── Listed entries ──

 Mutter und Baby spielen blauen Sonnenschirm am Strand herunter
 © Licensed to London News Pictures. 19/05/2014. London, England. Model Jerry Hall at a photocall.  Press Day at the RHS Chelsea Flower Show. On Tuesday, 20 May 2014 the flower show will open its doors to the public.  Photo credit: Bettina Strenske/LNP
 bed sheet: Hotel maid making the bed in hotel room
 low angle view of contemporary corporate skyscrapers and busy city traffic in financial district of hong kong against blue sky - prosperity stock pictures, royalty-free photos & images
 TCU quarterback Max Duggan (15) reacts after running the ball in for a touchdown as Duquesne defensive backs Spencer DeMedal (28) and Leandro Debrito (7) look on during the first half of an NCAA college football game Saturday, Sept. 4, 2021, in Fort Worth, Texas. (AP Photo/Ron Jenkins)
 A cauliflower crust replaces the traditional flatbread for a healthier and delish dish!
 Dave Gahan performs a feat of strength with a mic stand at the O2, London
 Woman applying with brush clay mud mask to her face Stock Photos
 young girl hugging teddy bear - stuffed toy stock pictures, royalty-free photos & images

───
── Listed entries ──

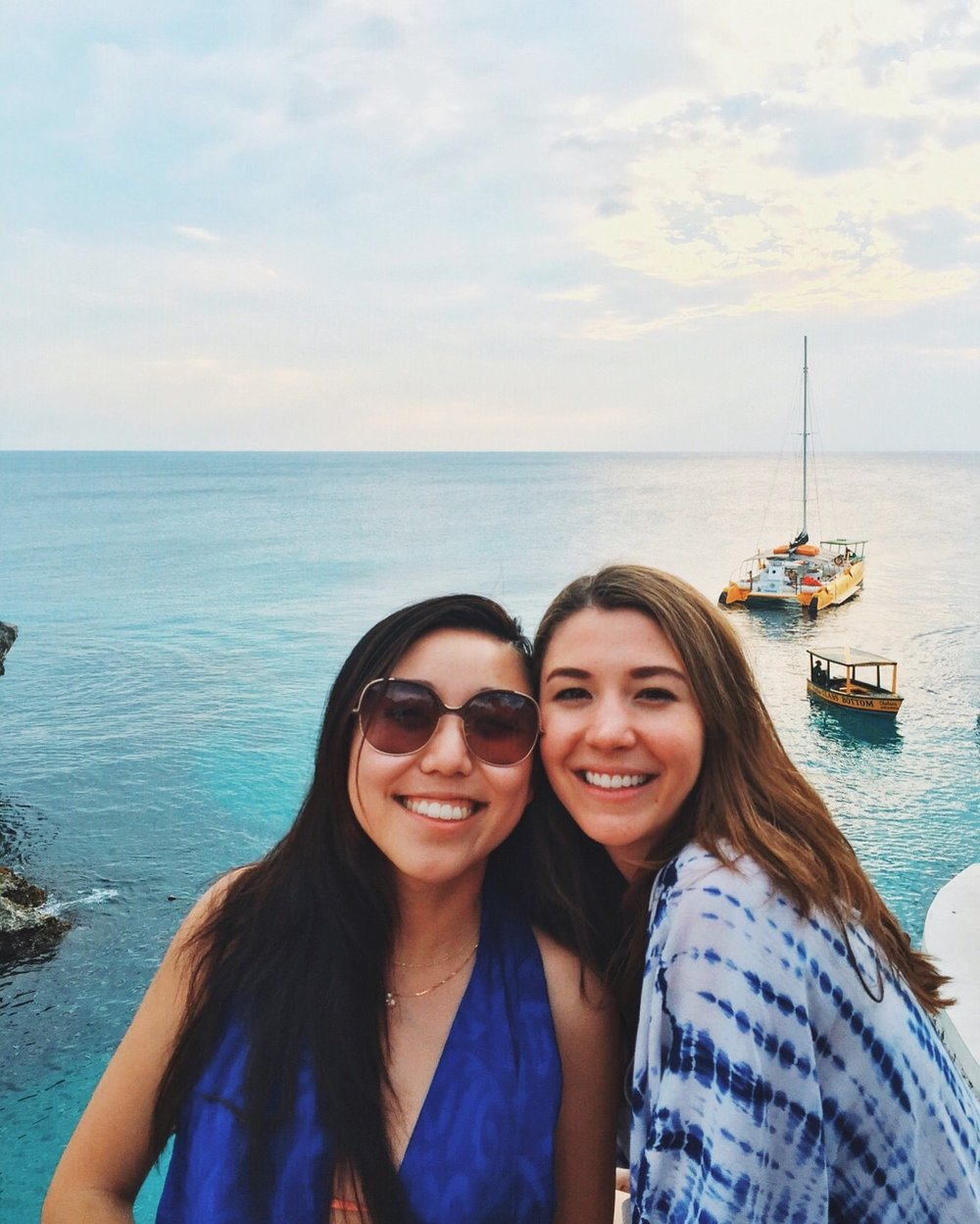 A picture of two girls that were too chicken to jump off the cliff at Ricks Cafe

───

How to complete this task
Gather from the data above every line with the string "images".

Your response
 low angle view of contemporary corporate skyscrapers and busy city traffic in financial district of hong kong against blue sky - prosperity stock pictures, royalty-free photos & images
 young girl hugging teddy bear - stuffed toy stock pictures, royalty-free photos & images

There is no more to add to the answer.